I am not linking to the article, as I stand by the American Veterinary Medical Association’s position on raw-food diets, and believe it would be professionally irresponsible to direct people reading my blog to “advice” that is against the interest of public health and safety.
The American Veterinary Medical Association’s scientifically-supported position on raw-food diets is that they are NOT recommended, “…because of the risk of foodborne illnesses in pets as well as the public health risks of zoonotic infections.” Feeding one’s pet a raw-food diet puts both pets and their owners at risk of salmonella and other pathogenic poisoning.
From Raw Meat Diets Spark Concern–American Veterinary Medical Association, January 15, 2005 (BlackCat Note: Emphasis Added):
In recent years, feeding dogs raw meat has become increasingly popular. The trend, however, has sparked health concerns, because of the risk of foodborne illnesses in pets as well as the public health risks of zoonotic infections. Now, a new study that identifies potentially harmful bacteria in 21 commercial raw meat diets bolsters these concerns.
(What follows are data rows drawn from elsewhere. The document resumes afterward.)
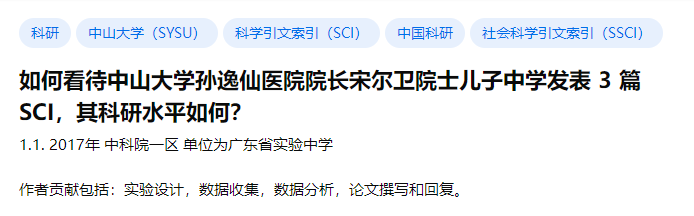 科研 中山大学（SYSU） 科学引文索引（SCI） 中国科研 社会科学引文索引（SSCI）

如何看待中山大学孙逸仙医院院长宋尔卫院士儿子中学发表 3 篇 SCI，其科研水平如何?

1.1. 2017年 中科院一区 单位为广东省实验中学

作者贡献包括：实验设计，数据收集，数据分析，论文撰写和回复。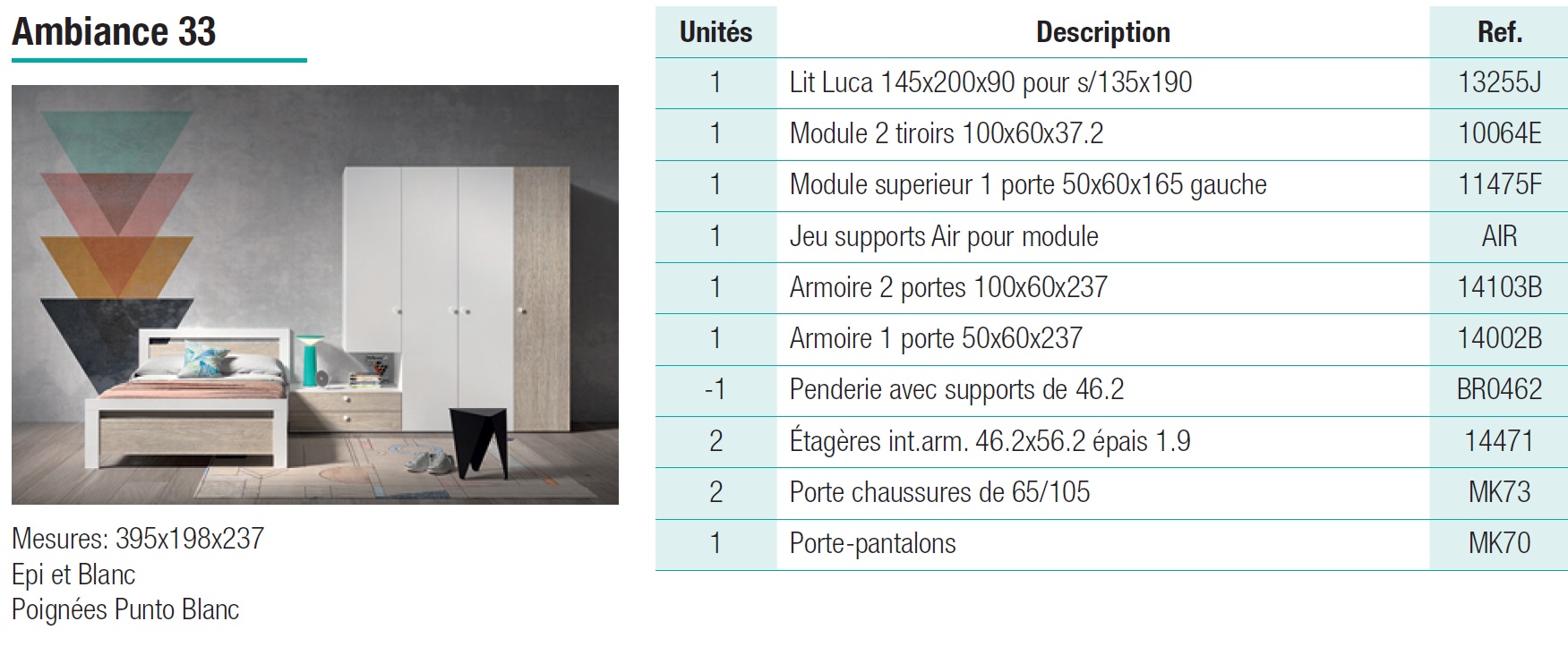 Ambiance 33

Mesures: 395x198x237
Epi et Blanc
Poignées Punto Blanc

| Unités | Description | Ref. |
|---|---|---|
| 1 | Lit Luca 145x200x90 pour s/135x190 | 13255J |
| 1 | Module 2 tiroirs 100x60x37.2 | 10064E |
| 1 | Module superieur 1 porte 50x60x165 gauche | 11475F |
| 1 | Jeu supports Air pour module | AIR |
| 1 | Armoire 2 portes 100x60x237 | 14103B |
| 1 | Armoire 1 porte 50x60x237 | 14002B |
| -1 | Penderie avec supports de 46.2 | BR0462 |
| 2 | Étagères int.arm. 46.2x56.2 épais 1.9 | 14471 |
| 2 | Porte chaussures de 65/105 | MK73 |
| 1 | Porte-pantalons | MK70 |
“This has some potential public health concerns for both the animals being fed these diets and their human owners,” said Dr. Rachel Strohmeyer, a researcher at the Animal Population Health Institute, Colorado State University…
“There is a greater apparent risk to animals and humans from feeding a raw meat diet,” Dr. Strohmeyer commented. “I really do not think that there is any advice we, as veterinarians, can give to improve safety. You can give basic food safety guidelines like hand washing, cleaning surfaces, and bowls, etc., not letting the food sit out for extended periods of time. I just think that it would be a disservice for a veterinarian to give any recommendation for the safety of dogs and their owners (except to not feed raw meat to pets). Bacteria are not the only health concern, there are also parasites and protozoal organisms that can be transmitted in raw meat, even meat labeled fit for human consumption.”
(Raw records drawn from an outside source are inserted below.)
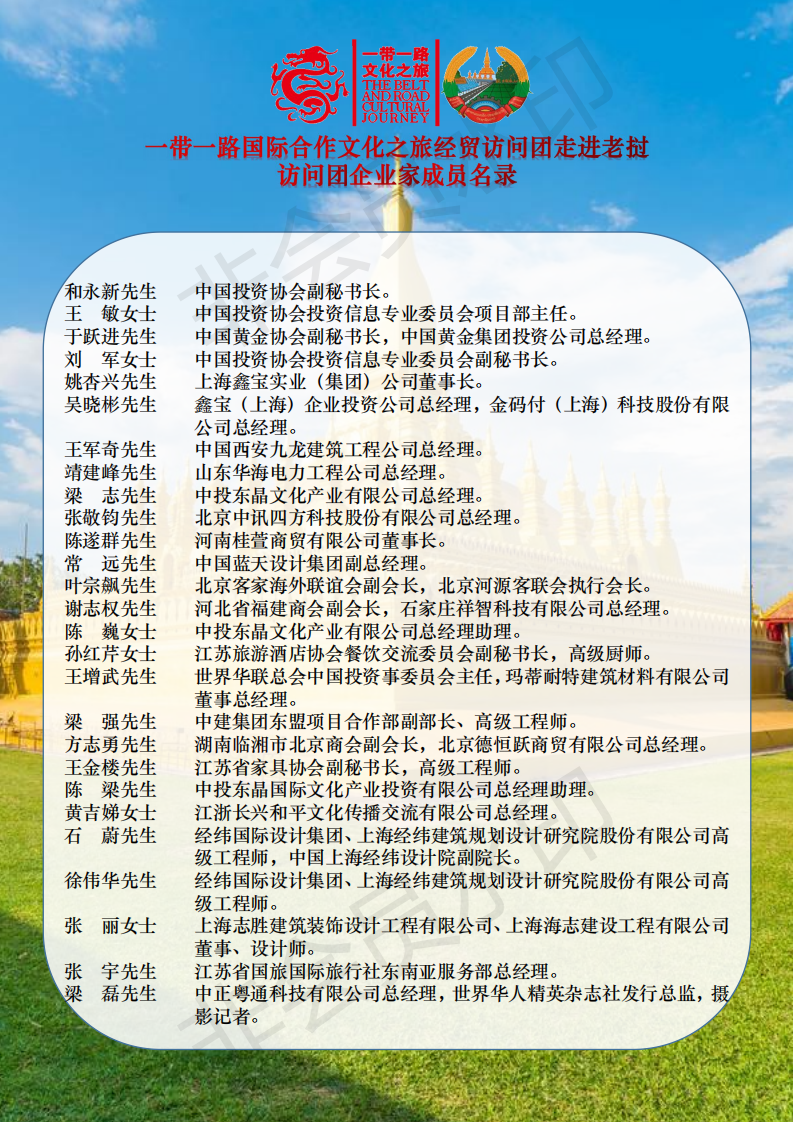 一带一路
文化之旅
THE BELT AND ROAD CULTURAL JOURNEY

一带一路国际合作文化之旅经贸访问团走进老挝
访问团企业家成员名录

和永新先生 中国投资协会副秘书长。
王 敏女士 中国投资协会投资信息专业委员会项目部主任。
于跃进先生 中国黄金协会副秘书长，中国黄金集团投资公司总经理。
刘 军女士 中国投资协会投资信息专业委员会副秘书长。
姚杏兴先生 上海鑫宝实业（集团）公司董事长。
吴晓彬先生 鑫宝（上海）企业投资公司总经理，金码付（上海）科技股份有限公司总经理。
王军奇先生 中国西安九龙建筑工程公司总经理。
靖建峰先生 山东华海电力工程公司总经理。
梁 志先生 中投东晶文化产业有限公司总经理。
张敬钧先生 北京中讯四方科技股份有限公司总经理。
陈遂群先生 河南桂萱商贸有限公司董事长。
常 远先生 中国蓝天设计集团副总经理。
叶宗飙先生 北京客家海外联谊会副会长，北京河源客联会执行会长。
谢志权先生 河北省福建商会副会长，石家庄祥智科技有限公司总经理。
陈 巍女士 中投东晶文化产业有限公司总经理助理。
孙红芹女士 江苏旅游酒店协会餐饮交流委员会副秘书长，高级厨师。
王增武先生 世界华联总会中国投资事委员会主任，玛蒂耐特建筑材料有限公司董事总经理。
梁 强先生 中建集团东盟项目合作部副部长、高级工程师。
方志勇先生 湖南临湘市北京商会副会长，北京德恒跃商贸有限公司总经理。
王金楼先生 江苏省家具协会副秘书长，高级工程师。
陈 梁先生 中投东晶国际文化产业投资有限公司总经理助理。
黄吉娣女士 江浙长兴和平文化传播交流有限公司总经理。
石 蔚先生 经纬国际设计集团、上海经纬建筑规划设计研究院股份有限公司高级工程师，中国上海经纬设计院副院长。
徐伟华先生 经纬国际设计集团、上海经纬建筑规划设计研究院股份有限公司高级工程师。
张 丽女士 上海志胜建筑装饰设计工程有限公司、上海海志建设工程有限公司董事、设计师。
张 宇先生 江苏省国旅国际旅行社东南亚服务部总经理。
梁 磊先生 中正粤通科技有限公司总经理，世界华人精英杂志社发行总监，摄影记者。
Other veterinarians, including Dr. Jeffrey LeJeune, a food safety molecular epidemiologist and microbiologist at The Ohio State University, agree that pets should not be fed raw meat. *End of Excerpt*
The loudest voices speaking up in favor of a raw-food diet tend to be those of breeders, show-dog handlers, and groomers–NOT medical specialists, scientists, researchers, or clinicians. The highest scientific and/or medical credential of the woman featured in the article is “veterinary technician”, which, I can personally attest (as I am a technician myself), does NOT constitute scientific expertise. “(She) said she doesn’t have a veterinarian’s opinion to offer because she hasn’t needed one…” and her recommendations are “supported” by “newspaper articles from around the country”.
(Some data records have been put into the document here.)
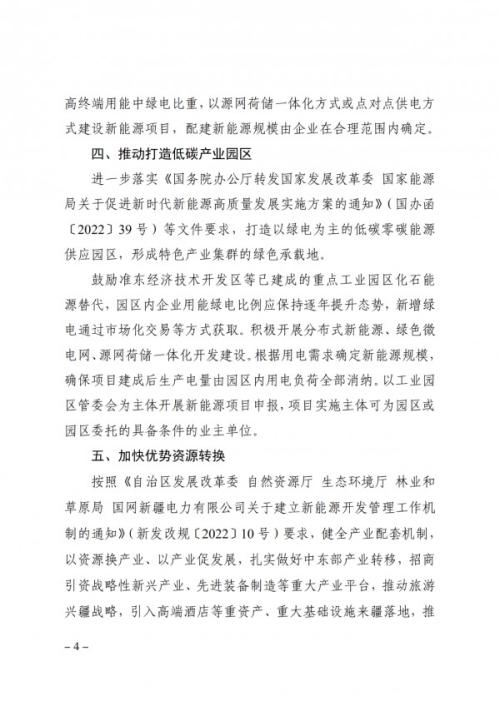 高终端用能中绿电比重，以源网荷储一体化方式或点对点供电方式建设新能源项目，配建新能源规模由企业在合理范围内确定。

四、推动打造低碳产业园区

进一步落实《国务院办公厅转发国家发展改革委 国家能源局关于促进新时代新能源高质量发展实施方案的通知》（国办函〔2022〕39号）等文件要求，打造以绿电为主的低碳零碳能源供应园区，形成特色产业集群的绿色承载地。

鼓励准东经济技术开发区等已建成的重点工业园区化石能源替代，园区内企业用能绿电比例应保持逐年提升态势，新增绿电通过市场化交易等方式获取。积极开展分布式新能源、绿色微电网、源网荷储一体化开发建设。根据用电需求确定新能源规模，确保项目建成后生产电量由园区内用电负荷全部消纳。以工业园区管委会为主体开展新能源项目申报，项目实施主体可为园区或园区委托的具备条件的业主单位。

五、加快优势资源转换

按照《自治区发展改革委 自然资源厅 生态环境厅 林业和草原局 国网新疆电力有限公司关于建立新能源开发管理工作机制的通知》（新发改规〔2022〕10号）要求，健全产业配套机制，以资源换产业、以产业促发展，扎实做好中东部产业转移，招商引资战略性新兴产业、先进装备制造等重大产业平台，推动旅游兴疆战略，引入高端酒店等重资产、重大基础设施来疆落地，推

– 4 –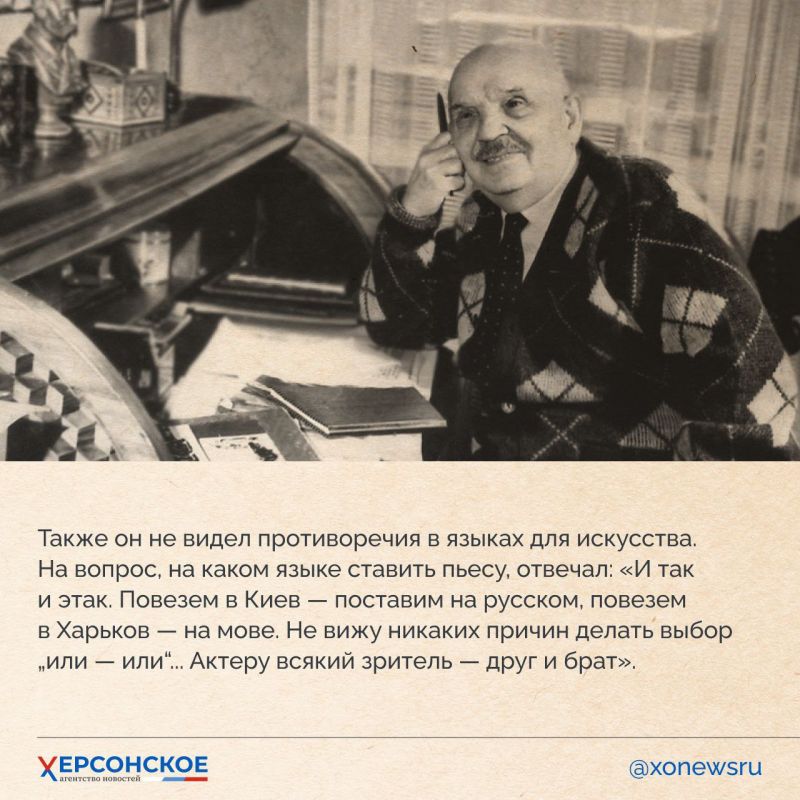 Также он не видел противоречия в языках для искусства. На вопрос, на каком языке ставить пьесу, отвечал: «И так и этак. Повезем в Киев — поставим на русском, повезем в Харьков — на мове. Не вижу никаких причин делать выбор „или — или“... Актеру всякий зритель — друг и брат».

ХЕРСОНСКОЕ агентство новостей

@xonewsru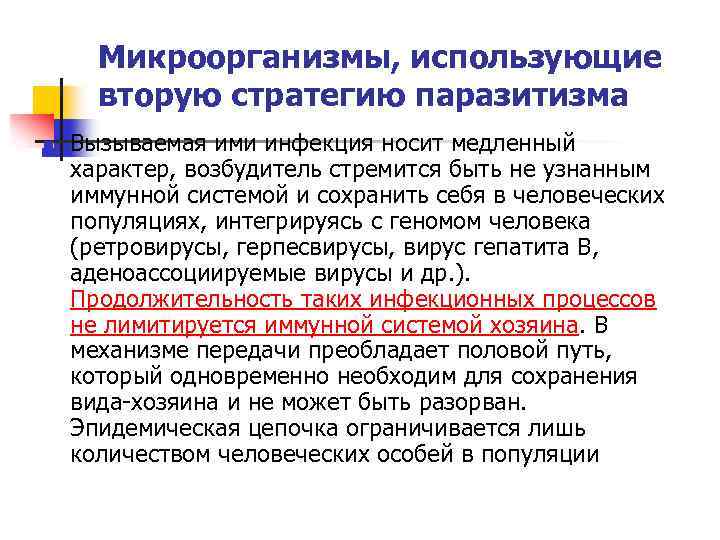 Микроорганизмы, использующие вторую стратегию паразитизма

Вызываемая ими инфекция носит медленный характер, возбудитель стремится быть не узнанным иммунной системой и сохранить себя в человеческих популяциях, интегрируясь с геномом человека (ретровирусы, герпесвирусы, вирус гепатита В, аденоассоциируемые вирусы и др.). Продолжительность таких инфекционных процессов не лимитируется иммунной системой хозяина. В механизме передачи преобладает половой путь, который одновременно необходим для сохранения вида-хозяина и не может быть разорван. Эпидемическая цепочка ограничивается лишь количеством человеческих особей в популяции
It’s crucial that one acknowledge the limits of their knowledge, the limits of their expertise. I personally prefer to follow–and offer–the recommendations of recognized professionals in the field, and facts stated and published by university scientists. I am a just a veterinary technician; those people know a lot more than I do. Newspaper articles are not professional journal articles, and phone calls to veterinarians are not equivalent to peer-reviewed published research studies.
The genuine experts agree: Raw-food diets are risky business, and are NOT advised.